Her eyes lit up. “I’d love that.”
“So would I.”
“There’s a trading post,” she recalled.
“They have some beautiful things there.”
“Made by local talent,” she agreed. She sighed. “I get so tired of so-called Native American art made in China. Nothing against the Chinese. I mean, they have aboriginal peoples, too. But if you’re going to sell things that are supposed to be made by tribes in this country, why import them? ”
“Beats me. Ask somebody better informed.”
“You’re a police chief,” she pointed out. “There isn’t supposed to be anybody better informed.”
He grinned. “Thanks.”
She curtsied.
He frowned. “Don’t you own a dress?”
“Sure. It’s in my closet.” She pursed her lips. “I wore it to graduation.”
“Spare me!”
“I guess I could buy a new one.”
“I guess you could. I mean, if we’re courting, it will look funny if you don’t wear a dress.”
“Why?”
He blinked. “You going to get married in blue jeans?”

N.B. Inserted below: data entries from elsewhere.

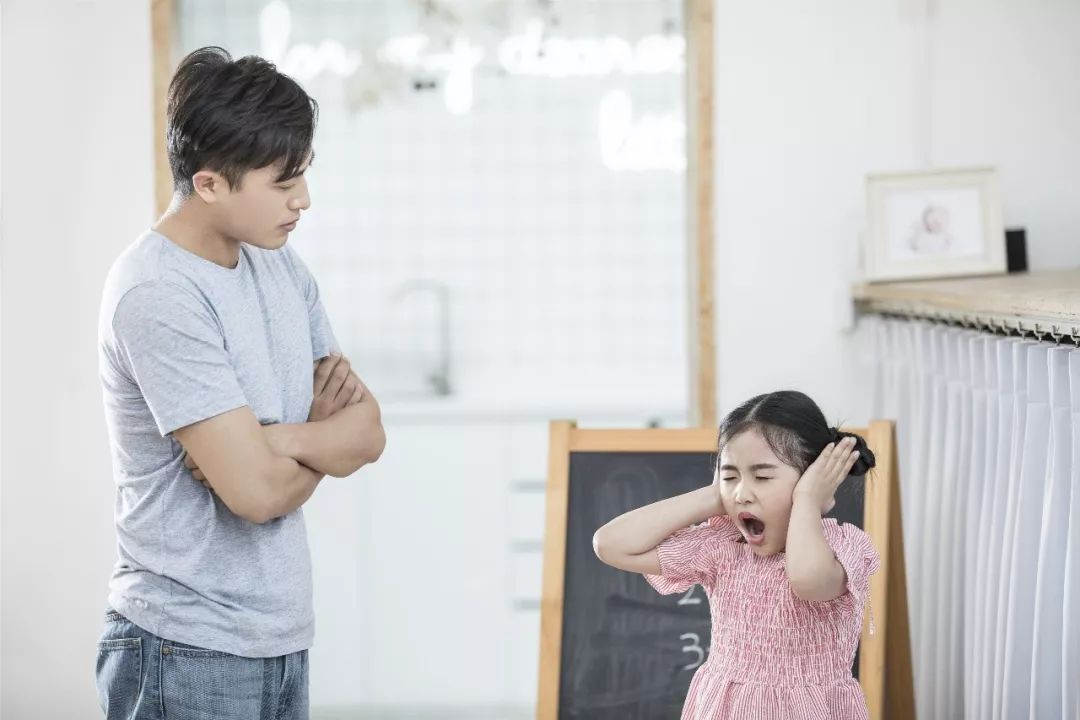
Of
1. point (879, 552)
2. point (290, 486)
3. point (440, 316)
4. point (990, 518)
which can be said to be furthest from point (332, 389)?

“For the last time, I am not going to marry you.”
He took off his wide-brimmed hat and laid it on the hall table. “We can argue about that later. Right now, we need to eat some of that nice, warm, fresh bread before it gets cold and butter won’t melt on it. Shouldn’t we?” he added with a grin.
She laughed. “I guess we should.”
Two
The bread was as delicious as he’d imagined it would be. He closed his eyes, savoring the taste.
“You could cook, if you’d just try,” she said.
“Not really. I can’t measure stuff properly.”
“I could teach you.”
“Why do I need to learn how, when you do it so well already?” he asked reasonably.
“You live alone,” she began.
He raised an eyebrow. “Not for long.”